Aufgaben:
a) Prüfe, ob die Aussagen (i), (ii) und (iii) mit dem Text über Kvaratskhelias Vereinswechsel übereinstimmen, und antworte jeweils mit Ja oder Nein sowie den entscheidenden Worten des Textes als wörtlichem Zitat. (i) Beim FC Rustawi erzielte Kvaratskhelia in 18 Spielen drei Tore. (ii) Nach der Leihe nahm Lokomotive Moskau Kvaratskhelia fest unter Vertrag. (iii) Bei der SSC Neapel unterschrieb Kvaratskhelia einen Vertrag bis 2027.
b) Schreibe den Text über Kvaratskhelias Vereinswechsel im Anschluss an seinen letzten Satz weiter.

Vorgegebener Text:
--

Wechsel und Turbulenzen

Die folgende Saison wechselte Kvaratskhelia zum Ligakonkurrenten FC Rustawi. Dort gelangen ihm in 18 Spielen lediglich drei Treffer. Dennoch wurde der junge Georgier nach Russland zu Lokomotive Moskau verliehen, wo er sich als Rotationsspieler etablierte. Als sich beide Vereine nicht auf einen Vertrag verständigen konnten, griff Lokomotives Konkurrenzklub Rubin Kasan kurzerhand zu und verpflichtete den jungen Georgier am 6. Juli 2019.
Es folgten knapp drei erfolgreiche Jahre für Kvaratskhelia, bis zum 6. Juli 2022. An jenem Mittwoch gaben die Verantwortlichen der FIFA bekannt, das ausländische Spieler in Russland, aufgrund des russischen Überfalls auf die Ukraine, ihre Verträge bis zum 30. Juni desselben Jahres einseitig aussetzen und bei Vereinen außerhalb Russ­lands einen neuen Kontrakt unterzeichnen durften. Am 1. Juli bestätigte die SSC Neapel die Verpflichtung von Khvicha Kvaratskhelia, wo er einen Vertrag bis 2027 unterschrieb. Der Rest ist eine, noch sehr junge, Erfolgsgeschichte. Obwohl die Neapolitaner nach dem Abgang Spallettis bisher nicht mehr an ihre Erfolge anknüpfen konnten.

--

Ausgangsdaten:

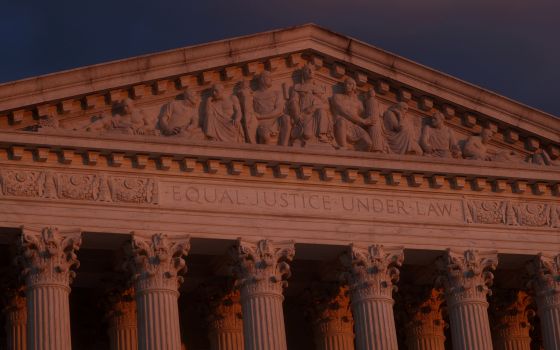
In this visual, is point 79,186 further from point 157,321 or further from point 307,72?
point 307,72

--

Lösungen:
a)
(i) Ja: „Dort gelangen ihm in 18 Spielen lediglich drei Treffer.“
(ii) Nein: „Als sich beide Vereine nicht auf einen Vertrag verständigen konnten, griff Lokomotives Konkurrenzklub Rubin Kasan kurzerhand zu“
(iii) Ja: „wo er einen Vertrag bis 2027 unterschrieb“

b)
Georgien mit Premiere

Noch nie konnte sich Georgien als eigenständiger Staat, nach Auflösung der UdSSR, für eine Welt- oder Europameisterschaft qualifizieren. Im Play-off konnte man sich mit 4:2 nach Elfmeterschießen gegen Griechenland durchsetzen. Die Euphorie am Südkaukasus ist groß, auch weil die U21-Nationalmannschaft letztes Jahr bei der Heim-Europameisterschaft, zusammen ausgetragen mit Rumänien, für ihre Verhältnisse sensationell abschnitt. Man konnte sich in einer Gruppe mit Belgien, Portugal und den Niederlanden als Gruppenerster fürs Viertelfinale qualifizieren. Dort scheiterte man knapp nach Elfmeterschießen an Israel. Das Interesse im Land war so groß, dass mit 43.004 ein Zuschauerrekord für ein U21-Europameisterschaftsspiel aufgestellt wurde. Schauplatz: das Boris-Paichadze-Stadion in Tiflis.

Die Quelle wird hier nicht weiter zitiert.